Saudi poet and writer

Naif Gahani (نايف الجهني) is a Saudi poet and writer, born in Qurayyat in 1968. He was the head of the Tabuk Literary Club in 2012, and he created a corner called (Abaq Al-Khuzama) in Al-Riyadh newspaper. He published many books, which vary between poetry, novels and intellectual writings. One of his notable works is a book called (Karma in Islam: A Technique of Healing by Ethics and Spiritual Energy).

== Education ==
He obtained a doctorate degree in technical learning and its impact on achievement in the Arabic language from the Arab University of Amman in the Hashemite Kingdom of Jordan.

== Career ==
He works as a member of the faculty at the University of Tabuk.

He was assigned to be the president of the Tabuk Literary Club in 2012.

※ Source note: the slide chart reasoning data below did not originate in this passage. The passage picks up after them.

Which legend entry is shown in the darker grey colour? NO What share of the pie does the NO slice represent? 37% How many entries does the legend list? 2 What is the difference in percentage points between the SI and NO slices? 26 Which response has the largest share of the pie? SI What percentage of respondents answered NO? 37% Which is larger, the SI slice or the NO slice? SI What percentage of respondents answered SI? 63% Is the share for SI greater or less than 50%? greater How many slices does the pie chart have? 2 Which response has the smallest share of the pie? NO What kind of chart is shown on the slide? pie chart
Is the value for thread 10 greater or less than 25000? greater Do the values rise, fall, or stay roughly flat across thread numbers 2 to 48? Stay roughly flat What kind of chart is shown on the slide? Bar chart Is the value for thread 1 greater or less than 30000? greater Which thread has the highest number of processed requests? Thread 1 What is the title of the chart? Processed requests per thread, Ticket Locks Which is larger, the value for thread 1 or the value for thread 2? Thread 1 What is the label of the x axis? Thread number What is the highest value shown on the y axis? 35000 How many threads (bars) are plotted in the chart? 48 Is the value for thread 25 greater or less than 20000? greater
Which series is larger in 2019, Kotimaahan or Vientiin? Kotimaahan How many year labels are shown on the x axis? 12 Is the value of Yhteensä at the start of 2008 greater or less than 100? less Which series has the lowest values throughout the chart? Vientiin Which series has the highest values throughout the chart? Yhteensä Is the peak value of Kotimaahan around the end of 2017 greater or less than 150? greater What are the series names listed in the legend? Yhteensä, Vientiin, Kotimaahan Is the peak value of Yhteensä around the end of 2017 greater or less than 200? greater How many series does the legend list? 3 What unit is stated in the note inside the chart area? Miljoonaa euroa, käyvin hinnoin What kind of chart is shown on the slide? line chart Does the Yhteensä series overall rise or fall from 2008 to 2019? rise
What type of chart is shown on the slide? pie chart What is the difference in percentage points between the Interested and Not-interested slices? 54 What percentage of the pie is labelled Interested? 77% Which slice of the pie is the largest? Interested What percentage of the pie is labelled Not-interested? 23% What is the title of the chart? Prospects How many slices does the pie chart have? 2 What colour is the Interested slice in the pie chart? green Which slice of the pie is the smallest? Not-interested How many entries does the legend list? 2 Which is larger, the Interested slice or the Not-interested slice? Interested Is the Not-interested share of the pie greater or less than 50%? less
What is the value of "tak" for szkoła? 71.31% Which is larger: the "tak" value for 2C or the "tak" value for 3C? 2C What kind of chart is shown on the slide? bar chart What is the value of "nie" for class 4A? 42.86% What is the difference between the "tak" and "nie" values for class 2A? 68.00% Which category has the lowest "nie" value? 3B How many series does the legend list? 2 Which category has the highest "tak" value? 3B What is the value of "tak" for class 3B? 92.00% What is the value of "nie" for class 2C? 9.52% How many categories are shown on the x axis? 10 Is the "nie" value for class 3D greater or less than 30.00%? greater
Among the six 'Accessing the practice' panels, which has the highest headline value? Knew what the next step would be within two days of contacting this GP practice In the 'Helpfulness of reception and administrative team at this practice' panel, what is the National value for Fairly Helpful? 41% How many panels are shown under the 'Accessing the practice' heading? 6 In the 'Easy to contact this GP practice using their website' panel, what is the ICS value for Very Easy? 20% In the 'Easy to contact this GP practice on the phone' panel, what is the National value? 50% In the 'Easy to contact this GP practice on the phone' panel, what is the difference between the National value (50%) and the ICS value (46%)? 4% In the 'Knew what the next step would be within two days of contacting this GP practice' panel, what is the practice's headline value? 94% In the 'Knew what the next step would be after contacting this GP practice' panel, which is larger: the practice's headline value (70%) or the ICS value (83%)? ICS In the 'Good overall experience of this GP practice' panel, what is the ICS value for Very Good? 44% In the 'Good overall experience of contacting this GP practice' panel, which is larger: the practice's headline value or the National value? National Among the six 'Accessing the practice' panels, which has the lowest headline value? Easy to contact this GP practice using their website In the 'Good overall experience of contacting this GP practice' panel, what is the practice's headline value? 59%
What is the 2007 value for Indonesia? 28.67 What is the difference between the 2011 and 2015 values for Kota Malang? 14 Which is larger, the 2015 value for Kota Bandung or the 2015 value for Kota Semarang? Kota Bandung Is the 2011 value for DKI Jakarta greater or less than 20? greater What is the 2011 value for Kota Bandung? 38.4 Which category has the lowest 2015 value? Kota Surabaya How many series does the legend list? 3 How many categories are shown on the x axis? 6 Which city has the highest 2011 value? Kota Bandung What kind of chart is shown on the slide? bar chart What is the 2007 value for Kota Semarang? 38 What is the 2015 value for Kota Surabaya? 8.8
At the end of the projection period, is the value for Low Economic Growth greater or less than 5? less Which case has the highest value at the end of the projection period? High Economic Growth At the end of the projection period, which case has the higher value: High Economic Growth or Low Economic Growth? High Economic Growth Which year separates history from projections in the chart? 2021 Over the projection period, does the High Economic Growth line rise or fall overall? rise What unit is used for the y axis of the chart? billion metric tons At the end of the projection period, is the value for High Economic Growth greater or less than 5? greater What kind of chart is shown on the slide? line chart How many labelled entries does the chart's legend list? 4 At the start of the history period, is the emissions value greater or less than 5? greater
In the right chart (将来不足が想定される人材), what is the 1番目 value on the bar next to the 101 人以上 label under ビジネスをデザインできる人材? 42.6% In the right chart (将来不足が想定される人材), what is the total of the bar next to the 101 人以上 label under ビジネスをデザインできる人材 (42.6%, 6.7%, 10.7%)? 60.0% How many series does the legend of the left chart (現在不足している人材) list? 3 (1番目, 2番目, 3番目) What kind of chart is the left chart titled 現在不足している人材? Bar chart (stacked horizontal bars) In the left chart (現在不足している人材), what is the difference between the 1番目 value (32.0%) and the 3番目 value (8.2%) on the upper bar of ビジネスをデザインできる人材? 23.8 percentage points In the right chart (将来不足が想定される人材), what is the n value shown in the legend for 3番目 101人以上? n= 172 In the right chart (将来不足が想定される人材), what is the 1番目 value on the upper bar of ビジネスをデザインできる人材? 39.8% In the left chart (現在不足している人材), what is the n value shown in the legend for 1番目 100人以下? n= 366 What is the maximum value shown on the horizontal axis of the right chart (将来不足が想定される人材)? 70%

He worked as the director of the Culture and Arts Association in Tabuk.

== Works ==

- Diwan (quickly as someone who does not pass)(original text: sryean kaman laa yamuru)eloquent poetry. It was released in 1997.
- Diwan (The North of the Soul) (original text: shmal alruwh) written in colloquial Arabic. Released in 2000.
- Diwan (Qaisum's windows) (original text: nuafidh alqisum) eloquent poetry. Released in 2000.
- The novel (The Limits) (original text: alhudud). Published in 2003. It is a novel that draws details from Bedouin life in the Saudi desert in northern Saudi Arabia.
- (Karma in Islam: A Technique of Healing by Ethics and Spiritual Energy) (original text: alkarma fi al'iislam: taqniat aleilaj bial'akhlaq walttaqat alruwhia) published by the Arab Science House.
- Diwan (Hoda) eloquent poetry. Issued by the Arab Science House in 2010.
- (Beyond consciousness: a contemplation of my faith in human abilities in the prospects of "parapsychology") (original text: maa wara' alwaey: tamal 'iimani fi alqudrat eind albashar afaq "albarasykuluji") published by the Arab Science House in 2012.
- The novel (Tabawa) published by the Arab Science House in 2012.
- Diwan (Hanin Barri) issued by the Arab Science House in 2013.
- (Sophology of self-consciousness of the moment) (original text: sufiulujia waey allah'dat bidhatiha) issued by Defaf publications in 2014.
- (Cosmology: Reflections on Poetic Existence) (original text: kuniat: tamulat fi alwujud alshaerii), published by Defaf Publications in 2014.
- Diwan (Faraway as a prediction ...!) (original text: beida katanbuw) Issued by the Arab Expansion Foundation in 2016.
- (Intention karma: from the earth of cause to the sky of results) (original text: karama alnya: min 'ar'd alsabab 'iilaa sama' alnatija).

== Honors and awards ==

- He received the Tabuk Award for Academic Excellence in 1996.
- He was honored by the Tabuk Literary Club in 2011.
- The Culture and Arts Association in Jeddah honored him in cooperation with the Jeddah Literary Club in 2019 in an evening entitled (Naif Gahani, The Biography and the journey), in appreciation of his efforts in the field of culture, arts and poetry.